Justice Viaduc TGV sur un domaine : la SNCF condamnée à 2,8 millions d'indemnités

AFP

La SNCF a été condamnée vendredi 24 octobre 2003, par le tribunal administratif de Marseille à verser 2,8 millions d'euros d'indemnités aux propriétaires d'un domaine viticole près d'Aix-en-Provence (Bouches-du-Rhône), déprécié par la construction d'un viaduc du TGV-Méditerranée.
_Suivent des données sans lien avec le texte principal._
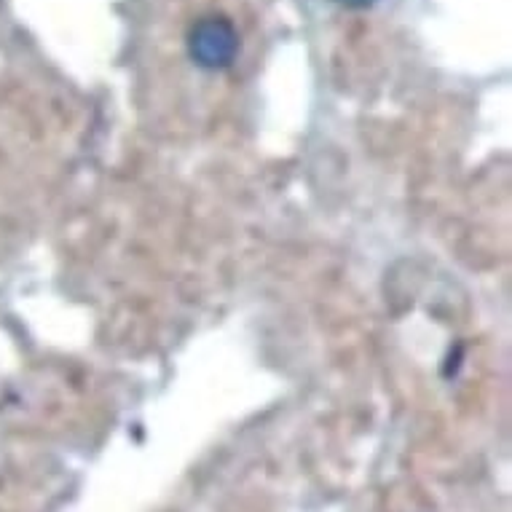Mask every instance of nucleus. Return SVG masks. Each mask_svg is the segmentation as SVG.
I'll return each instance as SVG.
<instances>
[{"label":"nucleus","mask_w":512,"mask_h":512,"mask_svg":"<svg viewBox=\"0 0 512 512\" xmlns=\"http://www.w3.org/2000/svg\"><path fill=\"white\" fill-rule=\"evenodd\" d=\"M188 51H191V59L199 68L223 70L236 59L239 35L228 19L204 17L188 33Z\"/></svg>","instance_id":"1"},{"label":"nucleus","mask_w":512,"mask_h":512,"mask_svg":"<svg viewBox=\"0 0 512 512\" xmlns=\"http://www.w3.org/2000/svg\"><path fill=\"white\" fill-rule=\"evenodd\" d=\"M338 3H344V6H354V9H360V6H370L373 0H338Z\"/></svg>","instance_id":"2"}]
</instances>
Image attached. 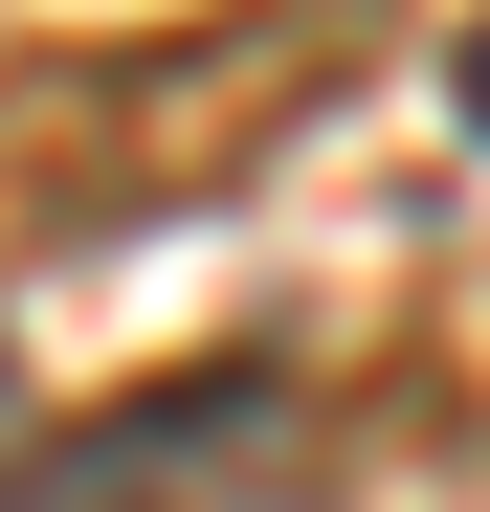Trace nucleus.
Listing matches in <instances>:
<instances>
[{
  "label": "nucleus",
  "instance_id": "f03ea898",
  "mask_svg": "<svg viewBox=\"0 0 490 512\" xmlns=\"http://www.w3.org/2000/svg\"><path fill=\"white\" fill-rule=\"evenodd\" d=\"M446 112H468V134H490V0H468V45H446Z\"/></svg>",
  "mask_w": 490,
  "mask_h": 512
},
{
  "label": "nucleus",
  "instance_id": "f257e3e1",
  "mask_svg": "<svg viewBox=\"0 0 490 512\" xmlns=\"http://www.w3.org/2000/svg\"><path fill=\"white\" fill-rule=\"evenodd\" d=\"M312 490V401L268 357H223L179 401H134V423H67V446L0 468V512H290Z\"/></svg>",
  "mask_w": 490,
  "mask_h": 512
}]
</instances>
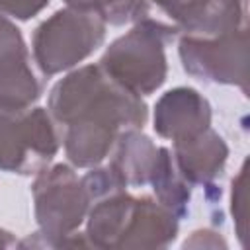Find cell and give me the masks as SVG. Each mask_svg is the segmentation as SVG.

Le tribunal a également condamné la SNCF à verser 153.000 euros à la Société immobilière de Caumont, gérant un ensemble résidentiel et une exploitation viticole de 42 hectares dans la commune de Caumont-sur-Durance (Vaucluse), proche du tracé du TGV. Le commissaire du gouvernement avait préconisé quatre millions d'euros pour dédommager la société Georges de Blanquet, propriétaires du Château-bas, une propriété viticole classée à Vernegues (Bouches-du-Rhône) et produisant un AOC Côteaux d'Aix-en-Provence.
Depuis la mise en service du TGV, ce domaine "ne souffrant d'aucun défaut avant", selon l'expression du président du Tribunal administratif Serge Gonzalès, est traversé par un viaduc de 1,2 km de long soutenu par 27 piliers de 12 à 35 mètres de haut. "Au lieu d'une vue panoramique sur la montagne du Lubéron, aujourd'hui, la vue est barrée par le viaduc", avait constaté le commissaire du gouvernement Jean-Baptiste Harang. "Les dommages liés à la perte vénale de la propriété et au trouble de la jouissance sont incontestables. Avant le passage du TGV, cette propriété était la petite maison dans la prairie", avait-t-il estimé.
Concernant la Société immobilière du Caumont, le TA a justifié les indemnités par "la construction de la voie, d'un tunnel et de blocs de béton massif placés à l'entrée de ce tunnel dans une intention artistique, contribuant spécifiquement à la perte de la valeur vénale".
La société immobilière réclamait un dédommagement de 1,6 million d'euros à la SNCF mais le commissaire du gouvernement avait préconisé près de 4.000 euros, le site étant déjà dégradé par une autoroute, une route départementale et la présence d'un aéroport non loin. La SNCF devra en outre s'acquitter de frais et honoraires d'expertise de 24.500 euros dans cette affaire.